Il va être encore question ici de Pénélope. Mais qu’on se rassure : Fillon n’est plus de la partie. Il est remplacé plus qu’avantageusement par Ulysse. Du moins son ersatz : à celui de l’Odyssée est substitué celui de Pascale Bonhénic ou de son héroïne. S’ensuit une habile digression autour du vers du texte d’Homère : « lorsqu’il fut de retour enfin ».
Le « back home » se fait désormais à Paris entre fureur et poussières accumulées. Si bien que — et dès l’arrivée du futile plaisantin — certains jours sont comptés. L’idée plus ou moins mythique et quasi-abstraite de L’Odyssée ne se boucle plus, dans l’esprit de la créatrice, sinon par les étapes géométriques d’un cercle ou d’une spirale puis dans les engrenages d’un mécanisme de quasi-horlogerie. Mais la Pénélope dont il est question ici n’a rien d’un automate… Sous ses pieds de ballerine son tour commence où celui d’Ulysse se termine : des tics tactiques dictent des pratiques qui n’ont rien d’antiques.
Pascale Bouhénic explore donc de manière jouissive la valeur figurative d’un mythe comme potentialité associative à d’autres possibilités qui n’ont rien d’hellénistiques. L’histoire générique devient propre à de nouvelles associations de sens et de concrétisations. Elles sortent du schéma cyclique originel. L’humour de plus est à chaque page et jusque dans l’eau « marronnasse » du canal parisien où tout se termine. A ce point, les trois lettres du mot « eau » en se touillant se métamorphosent en un retournement final. L’adresse espérée ne se fait pas à celui auquel le roman pouvait faire penser.
Bref, c’est un régal d’intelligence et de fantaisie. L’auteure y demeure telle qu’elle est : vive, profonde, faussement primesautière, pulsionnelle et décalée. Avec un goût prononcé autant de l’histoire littéraire que de l’anticonformisme loin des sages sagas romanesques étouffantes et démodées.

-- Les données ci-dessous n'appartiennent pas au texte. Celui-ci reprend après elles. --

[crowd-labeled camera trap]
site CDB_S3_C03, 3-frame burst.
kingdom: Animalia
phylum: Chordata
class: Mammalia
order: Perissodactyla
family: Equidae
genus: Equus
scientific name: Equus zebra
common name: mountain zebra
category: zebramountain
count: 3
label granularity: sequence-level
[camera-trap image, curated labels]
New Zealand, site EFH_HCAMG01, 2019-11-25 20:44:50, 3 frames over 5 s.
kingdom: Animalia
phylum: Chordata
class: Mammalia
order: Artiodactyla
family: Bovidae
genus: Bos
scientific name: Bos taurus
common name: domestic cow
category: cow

Preuve enfin qu’il existe peut-être deux Pascale Bouhénic : celle qui ne sait pas (ou trop bien) ce qu’il en est de l’amour et l’écrivaine qui donne sens à ses doutes. Est-ce la femme qui mutile l’homme, est-ce l’homme qui décapite sa partenaire? Les deux renvoient-ils à une conception tragique de l’amour ? Au lecteur de se faire sa propre idée. Mais il existe tout autant une manière de discuter une des thèses de Louise Bourgeois : “ chez une femme le sexe apparaît au moment où elle perd le contrôle, chez l’homme il intervient comme affirmation de son contrôle ”.
Néanmoins, chez Pascale Bouhénic tout reste plus profond, complexe et drôle comme est plus subtile la terreur de la ruine psychique. L’amant peut se désagréger autant voire plus que la femme qui l’a aimé. Elle n’est plus forcément dépossédée de son être. En ce sens, il est possible de parler de « Lorsqu’il fut de retour enfin » comme d’un roman parfaitement féminin. Evoquer à son sujet le mot charme serait superfétatoire ; corrosif semble plus juste — et jubilatoire.
jean-paul gavard-perret
Pascale Bouhénic, Lorsqu’il fut de retour enfin, Gallimard, L’Arbalète, Paris, 2017, 140 p. — 17,00 €.